住基ネットに対する不安がさまざま論議されるのに、議会として接続が阻止できない状況には私自身、議員としての不甲斐無さを感じます。その意味では接続している市長に対しては説明責任を求めていきたいと思います。個人情報保護をどう担保していくのかが最も重要なことです。国で決めたことだから・…を理由にすることはできないはずです。

今回の手数料条例について、そもそも住基ネットの接続には反対の立場だから、カードを発行してもらいたくない…だから反対だと言うことも出来ますが、そのことが理由で発行手数料の徴収に異議を申し立てても何の意味もなさないことが本当にむなしいです。私たちの会派もとても悩みました。カード発行そのものを認めたくないけれど、既に流れを止める力がない…その中で判断をしていかなければならないからです。手数料の徴収を認めるということは、カード発行を認めることにもなり、住基ネットを肯定することになってしまいます。でも、やはり現実的に対応をするなら「接続している」を前提にして、今回の条例案についても審議をする必要があります。どんなに頑張っても「法律違反したくない。」という市長を否定することができないからです。私たちが今、出来る事は市長に対する法律を守る立場、市民の生命と財産を守る立場からの説明責任を求めることです。
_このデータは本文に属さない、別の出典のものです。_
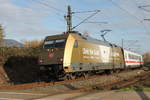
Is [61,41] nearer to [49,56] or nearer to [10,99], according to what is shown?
[49,56]

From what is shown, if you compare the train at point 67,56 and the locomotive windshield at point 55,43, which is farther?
the locomotive windshield at point 55,43

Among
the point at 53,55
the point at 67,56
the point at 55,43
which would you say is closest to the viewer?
the point at 67,56

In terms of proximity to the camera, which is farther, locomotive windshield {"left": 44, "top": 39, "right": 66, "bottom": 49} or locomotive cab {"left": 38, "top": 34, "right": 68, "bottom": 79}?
locomotive windshield {"left": 44, "top": 39, "right": 66, "bottom": 49}

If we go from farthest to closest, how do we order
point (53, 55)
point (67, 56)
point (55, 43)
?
point (55, 43) < point (53, 55) < point (67, 56)

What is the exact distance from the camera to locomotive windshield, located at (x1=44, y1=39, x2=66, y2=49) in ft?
63.4

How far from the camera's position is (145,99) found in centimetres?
953

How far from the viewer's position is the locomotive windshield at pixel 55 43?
63.4ft

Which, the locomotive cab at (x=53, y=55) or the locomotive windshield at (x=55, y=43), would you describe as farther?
the locomotive windshield at (x=55, y=43)

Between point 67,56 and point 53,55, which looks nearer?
point 67,56

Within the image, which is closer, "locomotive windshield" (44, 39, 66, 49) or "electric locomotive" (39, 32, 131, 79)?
"electric locomotive" (39, 32, 131, 79)

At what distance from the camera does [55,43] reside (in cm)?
1975

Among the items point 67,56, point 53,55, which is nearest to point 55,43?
point 53,55

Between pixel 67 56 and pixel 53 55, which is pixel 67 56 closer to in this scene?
pixel 67 56

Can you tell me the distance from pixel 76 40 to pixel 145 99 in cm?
1112
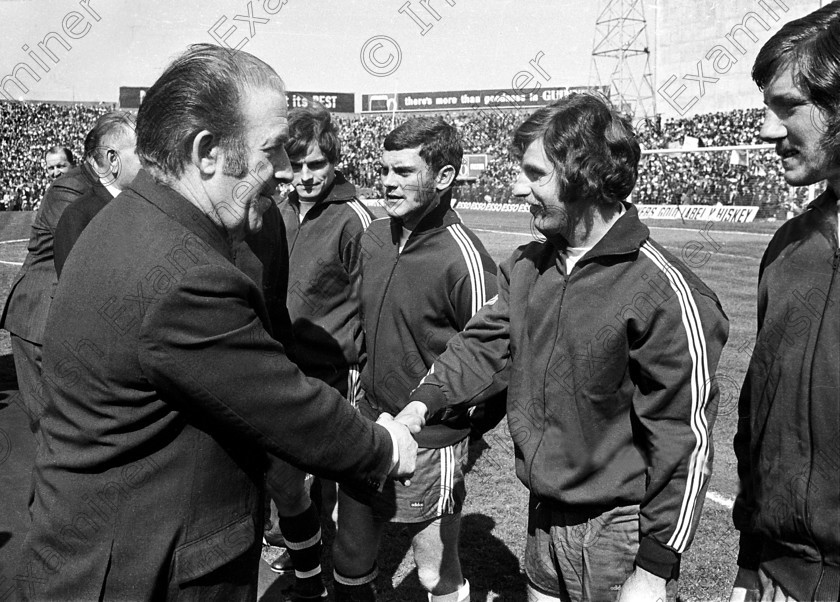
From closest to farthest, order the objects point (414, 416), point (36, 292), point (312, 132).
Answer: point (414, 416)
point (312, 132)
point (36, 292)

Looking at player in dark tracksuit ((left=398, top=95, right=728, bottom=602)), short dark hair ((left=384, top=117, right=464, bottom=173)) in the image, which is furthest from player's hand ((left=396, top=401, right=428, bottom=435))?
short dark hair ((left=384, top=117, right=464, bottom=173))

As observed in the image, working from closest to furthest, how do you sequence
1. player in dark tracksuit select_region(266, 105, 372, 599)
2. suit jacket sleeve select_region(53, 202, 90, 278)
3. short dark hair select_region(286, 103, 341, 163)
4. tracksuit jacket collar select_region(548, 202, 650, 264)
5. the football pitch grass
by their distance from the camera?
1. tracksuit jacket collar select_region(548, 202, 650, 264)
2. suit jacket sleeve select_region(53, 202, 90, 278)
3. player in dark tracksuit select_region(266, 105, 372, 599)
4. the football pitch grass
5. short dark hair select_region(286, 103, 341, 163)

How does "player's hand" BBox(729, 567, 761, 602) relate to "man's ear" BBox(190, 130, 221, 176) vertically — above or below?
below

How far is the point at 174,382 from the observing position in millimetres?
1713

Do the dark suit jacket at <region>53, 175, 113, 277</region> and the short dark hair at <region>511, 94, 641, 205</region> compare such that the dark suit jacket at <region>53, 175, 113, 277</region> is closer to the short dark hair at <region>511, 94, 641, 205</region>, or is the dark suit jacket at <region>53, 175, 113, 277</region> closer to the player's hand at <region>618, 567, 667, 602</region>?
the short dark hair at <region>511, 94, 641, 205</region>

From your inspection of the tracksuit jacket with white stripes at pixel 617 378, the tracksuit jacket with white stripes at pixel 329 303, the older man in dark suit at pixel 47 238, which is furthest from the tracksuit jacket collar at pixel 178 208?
the older man in dark suit at pixel 47 238

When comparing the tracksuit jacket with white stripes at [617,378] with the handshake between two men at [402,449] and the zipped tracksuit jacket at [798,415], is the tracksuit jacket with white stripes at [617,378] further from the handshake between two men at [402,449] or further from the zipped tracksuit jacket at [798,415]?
the handshake between two men at [402,449]

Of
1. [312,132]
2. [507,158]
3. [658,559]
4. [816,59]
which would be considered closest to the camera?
[816,59]

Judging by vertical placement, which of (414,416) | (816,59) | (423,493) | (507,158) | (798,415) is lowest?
(507,158)

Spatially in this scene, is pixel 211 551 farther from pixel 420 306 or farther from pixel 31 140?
pixel 31 140

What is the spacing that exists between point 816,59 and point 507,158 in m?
39.0

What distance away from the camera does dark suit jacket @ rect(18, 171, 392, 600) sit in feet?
5.63

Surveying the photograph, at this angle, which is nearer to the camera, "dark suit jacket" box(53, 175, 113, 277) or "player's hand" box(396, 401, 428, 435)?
"player's hand" box(396, 401, 428, 435)

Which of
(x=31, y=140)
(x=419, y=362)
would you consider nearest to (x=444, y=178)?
(x=419, y=362)
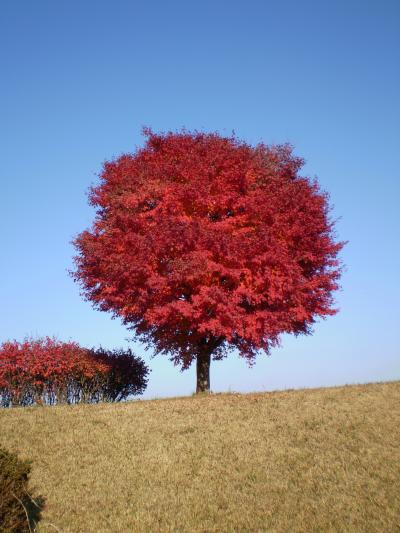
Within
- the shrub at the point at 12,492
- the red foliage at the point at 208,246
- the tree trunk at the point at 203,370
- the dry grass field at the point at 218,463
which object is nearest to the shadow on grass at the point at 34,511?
the dry grass field at the point at 218,463

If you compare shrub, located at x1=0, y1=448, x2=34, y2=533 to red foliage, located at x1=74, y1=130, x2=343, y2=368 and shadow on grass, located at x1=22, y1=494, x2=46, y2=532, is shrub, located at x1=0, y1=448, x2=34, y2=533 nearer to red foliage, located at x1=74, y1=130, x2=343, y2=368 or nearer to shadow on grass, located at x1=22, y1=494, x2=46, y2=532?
shadow on grass, located at x1=22, y1=494, x2=46, y2=532

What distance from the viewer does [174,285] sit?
21.6 m

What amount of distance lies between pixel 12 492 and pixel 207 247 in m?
13.5

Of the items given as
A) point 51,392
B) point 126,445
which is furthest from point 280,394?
point 51,392

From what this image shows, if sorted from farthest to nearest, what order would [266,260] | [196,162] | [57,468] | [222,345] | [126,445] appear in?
[222,345] < [196,162] < [266,260] < [126,445] < [57,468]

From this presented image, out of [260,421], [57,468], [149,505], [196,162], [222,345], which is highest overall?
[196,162]

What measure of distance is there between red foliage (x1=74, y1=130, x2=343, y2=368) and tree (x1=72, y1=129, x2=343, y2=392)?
2.2 inches

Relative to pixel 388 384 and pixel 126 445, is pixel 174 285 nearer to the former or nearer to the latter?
pixel 126 445

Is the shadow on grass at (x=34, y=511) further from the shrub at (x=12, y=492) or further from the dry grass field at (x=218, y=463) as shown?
the shrub at (x=12, y=492)

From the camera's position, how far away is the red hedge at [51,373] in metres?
23.7

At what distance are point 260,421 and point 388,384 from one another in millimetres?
8433

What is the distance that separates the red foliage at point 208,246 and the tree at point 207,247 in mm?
55

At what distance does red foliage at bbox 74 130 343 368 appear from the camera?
21.3 metres

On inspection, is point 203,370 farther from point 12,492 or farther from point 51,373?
point 12,492
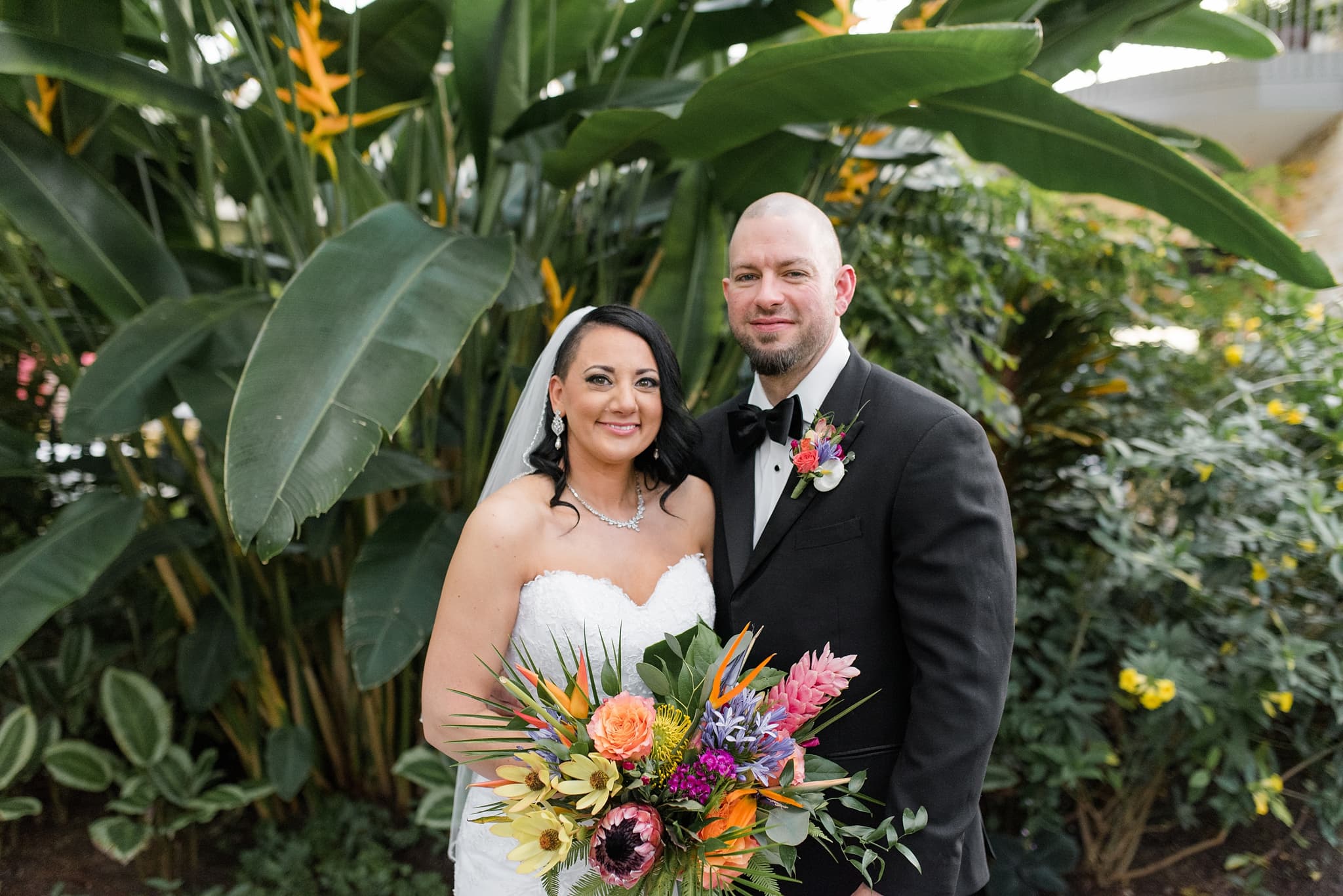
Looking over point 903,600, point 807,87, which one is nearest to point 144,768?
point 903,600

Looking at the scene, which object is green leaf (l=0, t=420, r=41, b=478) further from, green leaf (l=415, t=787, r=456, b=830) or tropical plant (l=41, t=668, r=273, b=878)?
green leaf (l=415, t=787, r=456, b=830)

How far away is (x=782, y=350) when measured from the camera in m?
1.58

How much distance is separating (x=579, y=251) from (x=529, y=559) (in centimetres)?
134

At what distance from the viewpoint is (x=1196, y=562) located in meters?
2.54

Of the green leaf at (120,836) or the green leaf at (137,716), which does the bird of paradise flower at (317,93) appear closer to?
the green leaf at (137,716)

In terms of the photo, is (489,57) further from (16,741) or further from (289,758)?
(16,741)

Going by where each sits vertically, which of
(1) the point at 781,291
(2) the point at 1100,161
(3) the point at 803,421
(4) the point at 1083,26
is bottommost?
(3) the point at 803,421

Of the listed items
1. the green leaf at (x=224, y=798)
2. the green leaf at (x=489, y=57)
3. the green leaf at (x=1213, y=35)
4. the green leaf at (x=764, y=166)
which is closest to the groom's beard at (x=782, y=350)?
the green leaf at (x=764, y=166)

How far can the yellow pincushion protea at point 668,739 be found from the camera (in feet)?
3.94

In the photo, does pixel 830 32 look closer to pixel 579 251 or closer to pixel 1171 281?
pixel 579 251

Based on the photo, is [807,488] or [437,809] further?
[437,809]

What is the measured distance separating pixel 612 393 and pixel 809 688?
648 millimetres

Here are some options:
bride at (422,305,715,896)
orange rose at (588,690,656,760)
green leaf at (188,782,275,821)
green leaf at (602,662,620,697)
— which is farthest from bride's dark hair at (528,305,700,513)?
green leaf at (188,782,275,821)

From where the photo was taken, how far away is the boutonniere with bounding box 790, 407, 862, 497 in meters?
1.53
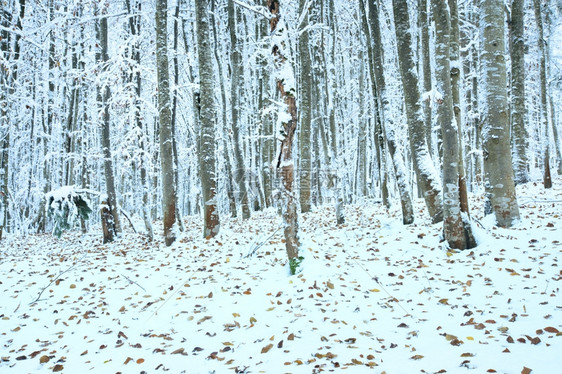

「ふーん、否決をするってことは、手数料取らないで発行してもいいわけ・・・ゼロ円でいいんだ。」と賛成の立場の方からは言われましたが、決して手数料を徴収しないで下さいとは言っていません。(理由については議会報告で掲載しています。)住基ネットに接続し、カードを発行する市長としての責任を果たしてもらいということなのです。

 利便性が高まることばかりを強調しただけで、本当に説明責任を果たしているのでしょうか?国から言われたから…ということを理由にしてもいいのでしょうか?
 そして、もちろん私たち市民一人一人も、本当に利便性を高める必要があるのかどうか考える必要があると思います。そこばかりに目を向けることがどんなに愚かなことか…それは過去の歴史をふりかえって学ぶべきです。便利さばかりを追求してきたあまりに、失ってきたものがあります。この問題も同じように考えていきたいと思います。メリットとデメリットをきちんと把握した上で私たちは選択をしなければならないのです。